**Short problem**
Duplicate the records below word for word, from the line containing "What distance lies" through the line containing "Answer: pixel 184", with both of those lines included.

Records from a spatial question set
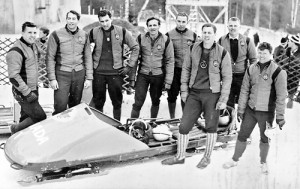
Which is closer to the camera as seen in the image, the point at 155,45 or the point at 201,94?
the point at 201,94

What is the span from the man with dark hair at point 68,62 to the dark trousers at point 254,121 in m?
2.18

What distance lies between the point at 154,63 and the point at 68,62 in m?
1.18

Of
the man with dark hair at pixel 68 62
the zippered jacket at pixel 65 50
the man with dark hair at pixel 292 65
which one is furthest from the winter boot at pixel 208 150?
the man with dark hair at pixel 292 65

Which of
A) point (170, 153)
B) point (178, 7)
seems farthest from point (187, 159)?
point (178, 7)

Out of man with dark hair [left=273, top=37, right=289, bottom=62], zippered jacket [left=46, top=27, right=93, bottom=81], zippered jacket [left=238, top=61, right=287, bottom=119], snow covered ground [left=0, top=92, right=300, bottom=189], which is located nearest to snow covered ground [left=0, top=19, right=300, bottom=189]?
snow covered ground [left=0, top=92, right=300, bottom=189]

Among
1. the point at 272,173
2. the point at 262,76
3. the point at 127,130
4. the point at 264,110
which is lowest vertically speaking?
the point at 272,173

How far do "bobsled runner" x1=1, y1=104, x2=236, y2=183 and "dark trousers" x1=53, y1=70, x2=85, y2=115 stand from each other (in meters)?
0.68

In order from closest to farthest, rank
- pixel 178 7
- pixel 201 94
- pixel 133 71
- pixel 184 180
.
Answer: pixel 184 180 → pixel 201 94 → pixel 133 71 → pixel 178 7

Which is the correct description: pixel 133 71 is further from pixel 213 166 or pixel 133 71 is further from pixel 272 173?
pixel 272 173

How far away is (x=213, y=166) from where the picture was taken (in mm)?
4785

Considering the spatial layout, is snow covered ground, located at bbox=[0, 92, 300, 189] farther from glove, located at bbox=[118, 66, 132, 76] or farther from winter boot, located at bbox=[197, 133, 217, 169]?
glove, located at bbox=[118, 66, 132, 76]

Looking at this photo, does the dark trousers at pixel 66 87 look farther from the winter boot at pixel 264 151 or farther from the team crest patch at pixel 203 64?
the winter boot at pixel 264 151

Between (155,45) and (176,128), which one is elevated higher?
(155,45)

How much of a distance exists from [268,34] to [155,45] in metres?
21.3
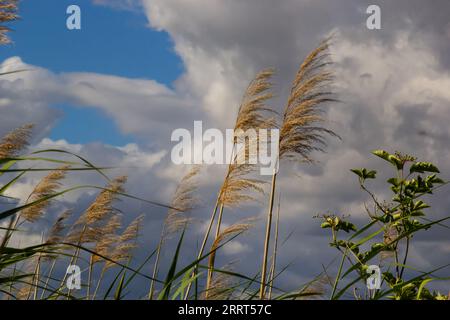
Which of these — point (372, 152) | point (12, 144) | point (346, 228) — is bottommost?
point (346, 228)

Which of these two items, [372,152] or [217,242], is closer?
[372,152]

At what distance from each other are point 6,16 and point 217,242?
211 centimetres

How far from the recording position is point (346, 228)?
158 inches

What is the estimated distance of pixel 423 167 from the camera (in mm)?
3809

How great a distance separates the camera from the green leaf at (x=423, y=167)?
3.78 meters

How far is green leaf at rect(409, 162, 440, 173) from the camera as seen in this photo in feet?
12.4
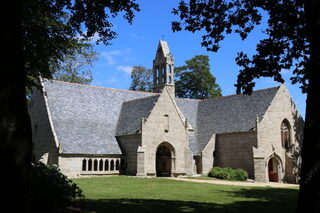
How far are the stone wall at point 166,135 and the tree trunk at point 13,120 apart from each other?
26337mm

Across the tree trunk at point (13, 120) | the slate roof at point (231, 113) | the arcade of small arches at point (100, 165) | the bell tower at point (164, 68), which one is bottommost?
the arcade of small arches at point (100, 165)

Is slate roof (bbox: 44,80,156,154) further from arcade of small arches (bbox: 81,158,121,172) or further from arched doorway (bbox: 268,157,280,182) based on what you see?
arched doorway (bbox: 268,157,280,182)

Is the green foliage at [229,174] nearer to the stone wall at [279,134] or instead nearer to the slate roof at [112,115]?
the stone wall at [279,134]

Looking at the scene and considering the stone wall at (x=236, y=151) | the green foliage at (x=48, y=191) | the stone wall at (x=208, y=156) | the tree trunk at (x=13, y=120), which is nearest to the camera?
the tree trunk at (x=13, y=120)

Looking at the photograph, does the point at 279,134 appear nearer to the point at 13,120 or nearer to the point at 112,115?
the point at 112,115

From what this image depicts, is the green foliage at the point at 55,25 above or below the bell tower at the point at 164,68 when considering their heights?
below

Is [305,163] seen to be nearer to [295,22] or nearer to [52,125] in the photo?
[295,22]

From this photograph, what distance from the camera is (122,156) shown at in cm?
3384

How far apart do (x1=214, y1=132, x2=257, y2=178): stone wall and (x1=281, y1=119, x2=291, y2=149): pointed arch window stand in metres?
4.11

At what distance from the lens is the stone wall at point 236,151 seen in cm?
3412

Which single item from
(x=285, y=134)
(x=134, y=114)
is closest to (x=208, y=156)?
(x=285, y=134)

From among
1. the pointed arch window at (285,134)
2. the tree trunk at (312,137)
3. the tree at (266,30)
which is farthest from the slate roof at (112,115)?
the tree trunk at (312,137)

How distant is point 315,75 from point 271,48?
5.78m

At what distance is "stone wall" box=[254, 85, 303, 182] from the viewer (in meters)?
33.5
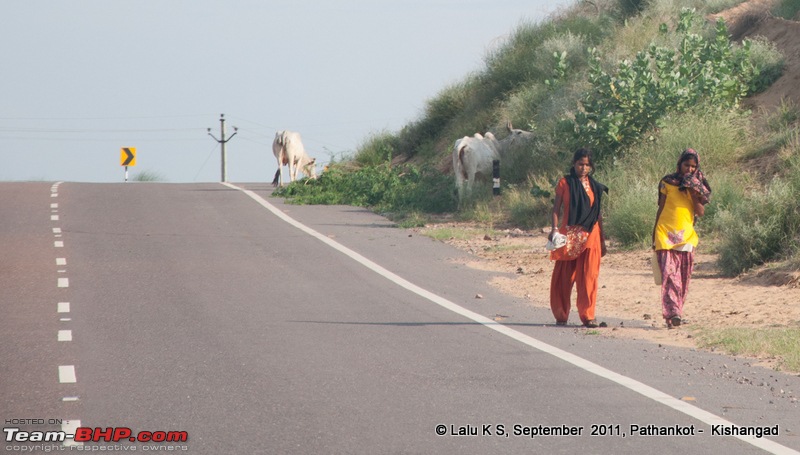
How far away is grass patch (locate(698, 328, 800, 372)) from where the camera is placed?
9484mm

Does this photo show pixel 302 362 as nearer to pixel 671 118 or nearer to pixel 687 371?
pixel 687 371

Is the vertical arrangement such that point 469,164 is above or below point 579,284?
above

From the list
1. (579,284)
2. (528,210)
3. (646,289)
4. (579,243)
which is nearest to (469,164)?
(528,210)

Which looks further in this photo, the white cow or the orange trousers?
the white cow

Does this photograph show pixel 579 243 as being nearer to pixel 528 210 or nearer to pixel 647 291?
pixel 647 291

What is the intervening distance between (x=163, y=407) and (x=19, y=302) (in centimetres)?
563

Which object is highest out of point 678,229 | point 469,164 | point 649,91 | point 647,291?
point 649,91

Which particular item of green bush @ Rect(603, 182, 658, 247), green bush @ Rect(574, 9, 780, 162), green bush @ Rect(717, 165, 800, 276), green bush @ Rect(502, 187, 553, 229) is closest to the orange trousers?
green bush @ Rect(717, 165, 800, 276)

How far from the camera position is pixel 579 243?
11.5 meters

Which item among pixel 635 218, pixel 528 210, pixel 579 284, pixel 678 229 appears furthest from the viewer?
pixel 528 210

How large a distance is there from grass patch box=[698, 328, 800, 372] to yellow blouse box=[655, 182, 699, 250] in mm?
992

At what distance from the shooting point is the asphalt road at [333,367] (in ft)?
23.0

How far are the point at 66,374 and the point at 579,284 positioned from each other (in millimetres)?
5098

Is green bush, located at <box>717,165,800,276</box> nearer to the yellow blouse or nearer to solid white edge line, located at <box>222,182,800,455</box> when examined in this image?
the yellow blouse
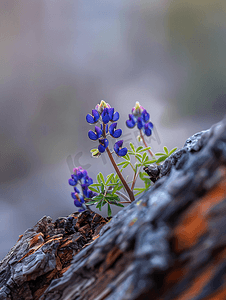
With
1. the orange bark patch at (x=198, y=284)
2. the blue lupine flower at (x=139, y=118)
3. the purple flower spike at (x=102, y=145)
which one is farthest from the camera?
the blue lupine flower at (x=139, y=118)

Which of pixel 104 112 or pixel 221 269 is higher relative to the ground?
pixel 104 112

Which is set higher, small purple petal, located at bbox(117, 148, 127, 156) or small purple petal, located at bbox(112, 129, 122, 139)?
small purple petal, located at bbox(112, 129, 122, 139)

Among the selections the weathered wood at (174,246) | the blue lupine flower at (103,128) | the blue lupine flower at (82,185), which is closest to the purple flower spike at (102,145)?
the blue lupine flower at (103,128)

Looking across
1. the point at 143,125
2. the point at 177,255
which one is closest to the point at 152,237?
the point at 177,255

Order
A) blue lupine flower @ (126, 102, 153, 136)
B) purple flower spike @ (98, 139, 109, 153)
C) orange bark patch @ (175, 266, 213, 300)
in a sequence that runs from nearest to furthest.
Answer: orange bark patch @ (175, 266, 213, 300) < purple flower spike @ (98, 139, 109, 153) < blue lupine flower @ (126, 102, 153, 136)

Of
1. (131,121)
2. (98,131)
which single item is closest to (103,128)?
(98,131)

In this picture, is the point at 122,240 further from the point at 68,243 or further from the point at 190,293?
the point at 68,243

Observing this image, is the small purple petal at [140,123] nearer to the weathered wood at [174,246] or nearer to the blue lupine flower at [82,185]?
the blue lupine flower at [82,185]

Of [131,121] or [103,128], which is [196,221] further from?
[131,121]

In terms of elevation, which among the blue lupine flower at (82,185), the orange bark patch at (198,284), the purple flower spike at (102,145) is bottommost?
the orange bark patch at (198,284)

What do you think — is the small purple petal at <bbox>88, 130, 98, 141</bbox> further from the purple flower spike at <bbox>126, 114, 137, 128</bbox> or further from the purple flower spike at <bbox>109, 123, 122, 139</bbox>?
the purple flower spike at <bbox>126, 114, 137, 128</bbox>

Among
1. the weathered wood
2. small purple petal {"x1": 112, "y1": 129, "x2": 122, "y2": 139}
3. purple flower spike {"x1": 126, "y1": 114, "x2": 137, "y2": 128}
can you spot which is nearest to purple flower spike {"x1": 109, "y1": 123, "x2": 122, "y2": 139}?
small purple petal {"x1": 112, "y1": 129, "x2": 122, "y2": 139}
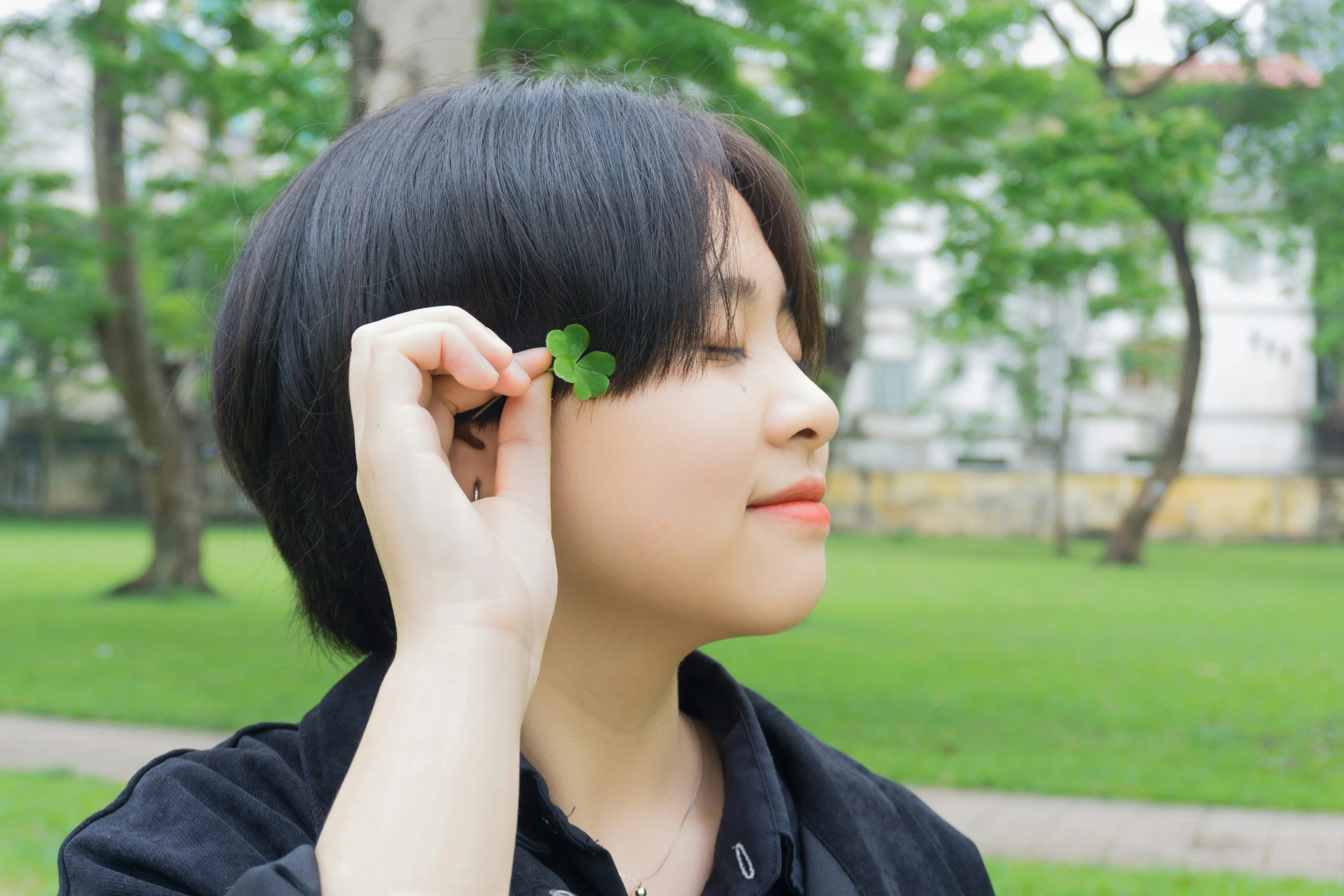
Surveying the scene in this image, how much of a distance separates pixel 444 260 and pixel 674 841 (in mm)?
808

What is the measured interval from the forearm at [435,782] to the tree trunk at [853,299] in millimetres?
12076

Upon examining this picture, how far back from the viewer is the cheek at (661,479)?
55.1 inches

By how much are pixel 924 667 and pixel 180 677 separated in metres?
5.70

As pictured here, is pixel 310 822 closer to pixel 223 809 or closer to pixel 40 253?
pixel 223 809

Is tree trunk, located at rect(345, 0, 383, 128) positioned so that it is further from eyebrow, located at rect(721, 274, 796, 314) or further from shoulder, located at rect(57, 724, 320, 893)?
shoulder, located at rect(57, 724, 320, 893)

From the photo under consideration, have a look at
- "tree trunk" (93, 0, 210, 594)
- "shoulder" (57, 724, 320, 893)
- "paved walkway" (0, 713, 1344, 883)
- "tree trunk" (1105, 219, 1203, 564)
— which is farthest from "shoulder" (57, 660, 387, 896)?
"tree trunk" (1105, 219, 1203, 564)

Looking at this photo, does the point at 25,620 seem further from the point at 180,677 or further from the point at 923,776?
the point at 923,776

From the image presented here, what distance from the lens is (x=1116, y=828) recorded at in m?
5.62

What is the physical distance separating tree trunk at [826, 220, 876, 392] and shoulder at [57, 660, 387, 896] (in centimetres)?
1184

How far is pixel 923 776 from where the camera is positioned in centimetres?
636

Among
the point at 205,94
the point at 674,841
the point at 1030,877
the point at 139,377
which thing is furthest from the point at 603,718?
the point at 139,377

**The response**
What distance lies between the point at 154,63 and the point at 68,62 in m?
1.18

Of
the man with dark hair at pixel 68 62
the zippered jacket at pixel 65 50
the man with dark hair at pixel 292 65
which one is furthest from the winter boot at pixel 208 150?
the man with dark hair at pixel 292 65

Which of
A) point (170, 153)
B) point (178, 7)
seems farthest from point (187, 159)?
point (178, 7)

Out of man with dark hair [left=273, top=37, right=289, bottom=62], zippered jacket [left=46, top=27, right=93, bottom=81], zippered jacket [left=238, top=61, right=287, bottom=119], snow covered ground [left=0, top=92, right=300, bottom=189], which is located nearest to snow covered ground [left=0, top=19, right=300, bottom=189]?
snow covered ground [left=0, top=92, right=300, bottom=189]

Among
1. the point at 272,173
2. the point at 262,76
3. the point at 127,130
4. the point at 264,110
which is lowest vertically speaking?
the point at 272,173

How far do "bobsled runner" x1=1, y1=104, x2=236, y2=183 and "dark trousers" x1=53, y1=70, x2=85, y2=115 stand from each other (in meters)?
0.68

In order from closest to farthest, rank
- pixel 178 7
- pixel 201 94
- pixel 133 71
- pixel 184 180
.
Answer: pixel 184 180 → pixel 201 94 → pixel 133 71 → pixel 178 7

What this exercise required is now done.